In psychology, studies have shown that there are two fundamental determinants of success: self-control (i.e., being able to control daily distractions) and grit (i.e., being able to persevere despite major setbacks). Separated into time scales, you should employ self-control on a daily basis as a means of managing impulsive decision-making so that the code you write is thoughtfully constructed. The amount of self-control you have translates into your ability to be persistent, focused, and patient with the process of development. That’s why grit is not something you can simply build overnight. Instead, it’s a long-term quality that you must hone and deploy over many years. Grit allows you to hurdle over your largest obstacles by finding alternative ways of doing things after rejection and failure.
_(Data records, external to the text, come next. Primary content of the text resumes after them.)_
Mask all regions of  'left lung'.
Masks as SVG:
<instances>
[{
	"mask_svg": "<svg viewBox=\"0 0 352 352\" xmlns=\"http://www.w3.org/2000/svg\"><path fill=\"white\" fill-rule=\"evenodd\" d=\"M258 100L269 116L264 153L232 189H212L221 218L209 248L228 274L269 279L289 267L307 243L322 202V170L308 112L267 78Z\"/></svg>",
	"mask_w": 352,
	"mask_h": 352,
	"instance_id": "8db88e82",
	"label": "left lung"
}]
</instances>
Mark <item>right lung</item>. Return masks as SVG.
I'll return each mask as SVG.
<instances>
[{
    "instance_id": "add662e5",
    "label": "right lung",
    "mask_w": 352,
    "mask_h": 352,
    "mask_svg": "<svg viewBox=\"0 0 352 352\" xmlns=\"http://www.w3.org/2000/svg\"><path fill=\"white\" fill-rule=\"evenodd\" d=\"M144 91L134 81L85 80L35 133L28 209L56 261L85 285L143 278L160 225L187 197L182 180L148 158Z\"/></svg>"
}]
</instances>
When looking at development, take a step back and adopt a broader view of a problem. Think about the scalability and extension of a component and the teammates who will need to modify your code. Consider the potential impact the component has on the existing codebase and audience. Try to foresee all the problems that might arise once the component is deployed. By keeping all these things in mind, you become better able to handle future hardships and to build more resilient software.
In essence, in order to be effective in the long term, you need to code with purpose. Your code should reflect the fact that you’ve thought critically about the problem. When you think critically about a problem, you become soberly aware of everything that you need to put into a component. Once you gain that clarity, focus then becomes second nature. When you’re focused on the singular outcome that you need to achieve, you become motivated to build that component exactly as you see it. That component no longer just becomes a task that needs to be fulfilled, but rather a reflection of your own creativity and mind. It becomes yours.
Sharpen Your Focus
Focus and effectiveness aren’t results reserved solely for the best of us. You can cultivate focus through continuous, meaningful action . Anyone can achieve it.
It’s not enough to simply develop something. Rather, you should always aim to develop every project that you’re assigned or pursuing with the goal to make it one of the greatest things you’ve had the chance to build. It doesn’t matter whether or not it’s a test suite, a tool, an interface, or some complex backend operation.
Concentrate on what you can earn, not what you deserve. Before you beg for more time, first eliminate what’s distracting you. Instead of being patient or fast, be persistent and thoughtful with everything you build. By implementing each of these three ideas into your daily work, perhaps you’ll find yourself more focused and effective than you’ve ever been.